Construction of the new Dunedin Hospital intensive care unit will start in August, after a delay of more than a year, it has been confirmed.
The $11million facility will be completed in early 2018, Health Minister Dr Jonathan Coleman announced this week.
Although announced by the Government last September as part of a $22.5million package of special interim works at Dunedin Hospital and Wakari Hospital, it emerged that the final sign-off for the ICU component had been quietly withheld.
Wellington officials had wanted to work more closely with Southern District Health Board staff to plan the project, and it was claimed this could speed up the project.
The project has been in the works since at least late 2014, when the department lost its right to train specialists, partly because of the state of the facility.

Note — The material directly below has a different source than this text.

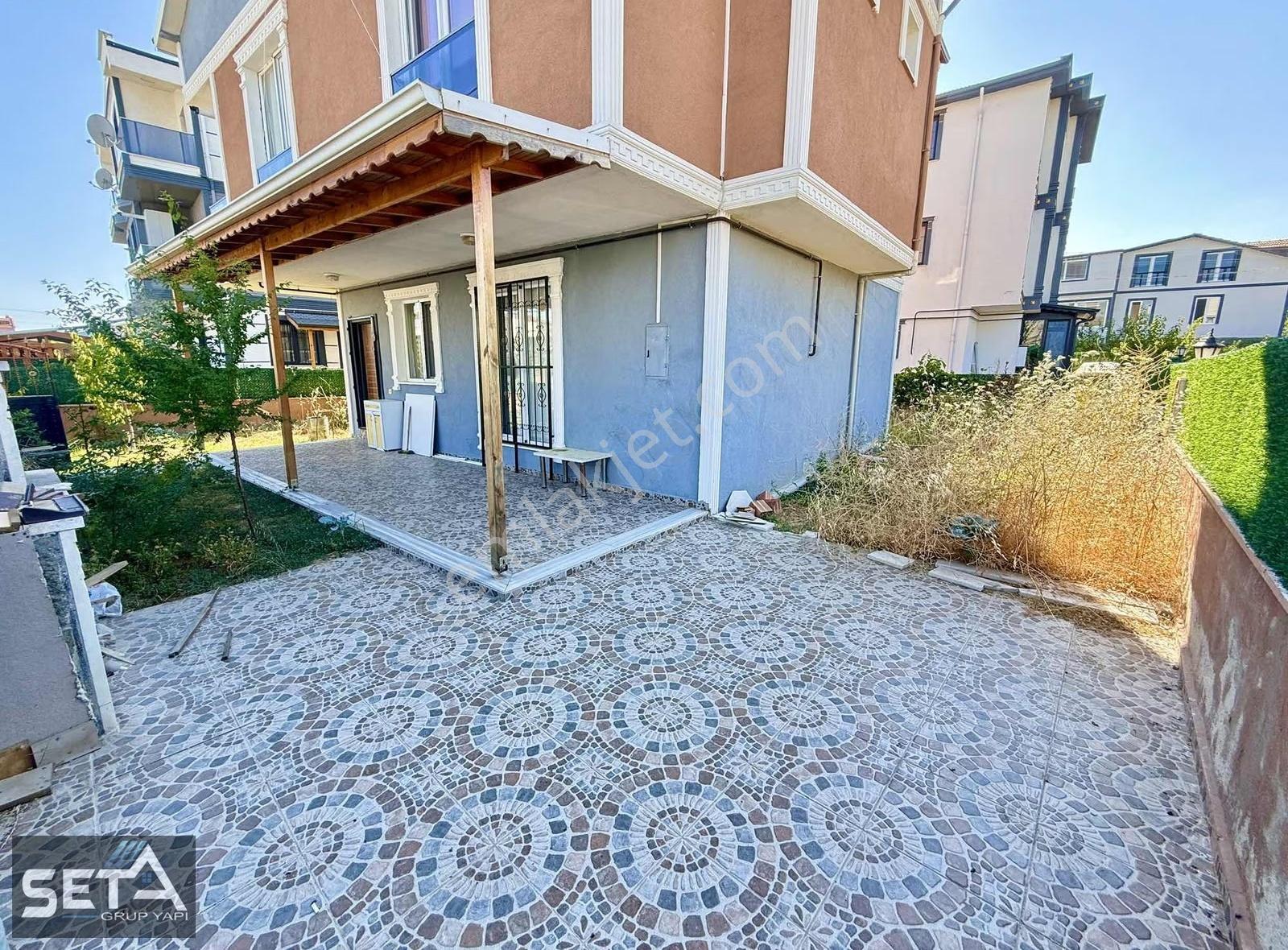 ꧁▇seta Grup▇꧂300 Metre Arsalı Merkezi Konum Denize Çok Yakın - Görsel 25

Then, health board staff hoped it would get under way in the first six months of 2015.
The planned facility is a "critical care unit'' that includes two high dependency units. The HDUs are to be "co-located'' with the ICU. The unit will house eight ICU beds and 10 HDU beds. There was potential to add four extra beds over the next 10 years, Dr Coleman said.
The unit will be built on ICU's existing space, ward 5A, and the adjacent ward 5B.
The ICU service does not need to shift, as builders will start work in the ward 5B area.
Once that area is completed, ICU will shift to the 5B area, and builders will start work on the area they have vacated to complete the unit.
At present, ward 5B houses neurosurgery and some other services, but they are set to shift to the third floor in a couple of months.
The health board has previously said it will approach the College of Intensive Care Medicine to seek training re-accreditation once refurbishment gets under way.